Figure 2. Equivalent circuit of DC-DC converter as seen from primary side of matching transformer

where, n is the transformer turns ratio. If inverter output voltage is represented as V_AB, then the resultant AC equivalent circuit for LCC loaded resonant converter is as shown in Figure 2(a). Here, the parallel branch (R_P-C_P) is further represented into its equivalent series component, to constitute a series RLC resonant circuit as depicted in Figure 2(b). Here, the corresponding resistance, R_eq and capacitance, C_eq are evaluated as:

$R_{e q}=\frac{R_p}{1+A}$    (2)

$C_{e q}=\frac{C_s C_p\left(1+\frac{1}{A}\right)}{C_s+C_p\left(1+\frac{1}{A}\right)}$    (3)

where, A=(R_pC_pω)². The natural resonant frequency of this series L_S-C_eq-R_eq resonant load is given as:

$f_0=\frac{1}{2 \pi \sqrt{L s C_{e q}}}$    (4)

Applying Kirchhoff’s voltage law to above circuit gives:

$V_{A B}(\mathrm{t})=L_s \frac{d i_o(t)}{d t}+\frac{1}{C_{e q}} \int i_o(t) d t+i_o(t) R_{e q}$    (5)

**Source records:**
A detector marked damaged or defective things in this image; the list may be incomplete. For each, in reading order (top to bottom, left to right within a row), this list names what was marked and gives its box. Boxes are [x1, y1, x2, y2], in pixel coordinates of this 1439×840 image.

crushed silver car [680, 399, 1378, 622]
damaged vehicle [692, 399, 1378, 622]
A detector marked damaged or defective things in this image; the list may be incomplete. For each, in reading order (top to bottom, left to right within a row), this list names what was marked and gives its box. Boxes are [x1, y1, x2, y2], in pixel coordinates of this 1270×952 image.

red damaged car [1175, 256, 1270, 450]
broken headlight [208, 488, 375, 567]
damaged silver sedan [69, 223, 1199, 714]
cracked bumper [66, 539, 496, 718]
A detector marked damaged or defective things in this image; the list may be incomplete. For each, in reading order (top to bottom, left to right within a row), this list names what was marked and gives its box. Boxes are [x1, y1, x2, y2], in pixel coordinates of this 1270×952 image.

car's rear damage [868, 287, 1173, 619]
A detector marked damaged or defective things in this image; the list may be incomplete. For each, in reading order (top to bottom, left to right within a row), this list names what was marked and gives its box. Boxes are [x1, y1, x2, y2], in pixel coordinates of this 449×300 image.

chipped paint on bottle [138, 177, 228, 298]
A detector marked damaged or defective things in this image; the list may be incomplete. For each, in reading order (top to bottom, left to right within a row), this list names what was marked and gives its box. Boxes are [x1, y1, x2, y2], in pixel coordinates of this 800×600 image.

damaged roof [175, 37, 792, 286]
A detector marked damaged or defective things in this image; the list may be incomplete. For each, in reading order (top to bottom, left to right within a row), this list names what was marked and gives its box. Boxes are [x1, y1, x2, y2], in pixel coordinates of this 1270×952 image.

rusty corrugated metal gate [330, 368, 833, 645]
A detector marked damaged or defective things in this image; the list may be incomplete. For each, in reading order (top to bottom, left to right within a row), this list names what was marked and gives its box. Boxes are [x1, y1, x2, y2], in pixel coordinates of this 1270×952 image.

**TASK LIST:**
1/ Answer from the converter passage:
(a) What does n stand for?
(b) What symbol represents the inverter output voltage?
(c) Which law is applied to the circuit to give equation (5)?
2/ List every numbered equation in the converter passage by its number, with the quantity each one gives.
Answer from the converter passage alone, not from the rows.

**CORRECT ANSWERS:**
1/
(a) The transformer turns ratio.
(b) V_AB.
(c) Kirchhoff's voltage law.

2/
(2) the equivalent resistance, R_eq
(3) the equivalent capacitance, C_eq
(4) the natural resonant frequency, f_0
(5) the inverter output voltage, V_AB(t)